My super smart weapons expert friend chuckled at my astonishment of learning about “bots” that patrol the demilitarized zone between North and South Korea. These bots can detect a human up to 2 km away, and the current program requires human consent to shoot, but they could be easily reprogrammed to shoot on their own. Similar devices are also being used along the Israel-Gaza border.
The US also uses drones which require human consent prior to firing; however, the distance between the target 7,000 miles away and the pilot, whose own safety is not at risk, might produce a video-game like atmosphere that desensitizes the process of taking life in war time.
Weapons expert friend acknowledged the risk and need for human responsibility on the firing end. Without a human pulling the trigger, there is a loss of accountability. For humanitarian violations, who would be responsible for war crimes potentially committed by a fully autonomous weapons system? Can you hold the Terminator accountable? Or do you hold those who programmed the bot accountable?
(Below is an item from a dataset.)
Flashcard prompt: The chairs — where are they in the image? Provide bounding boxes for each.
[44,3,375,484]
Supporters of these fully autonomous systems have some good points: they feel these systems can be safer than a human who may suffer from fear and stress in a wartime situation and make poor decisions or have a lack response time.
The realization that Terminator style warfare is a reality and that my GI Joe is now less brawny action hero and more nerdy programmer was eye-opening. I was also surprised to learn that development of the basic control systems and artificial intelligence used in these weapons are often partially developed at academic institutions by graduate students like me. While I stuffed my face with turkey, all I could think of is “where will I get a vat of lava to push a Terminator into when they inevitably turn on us?”.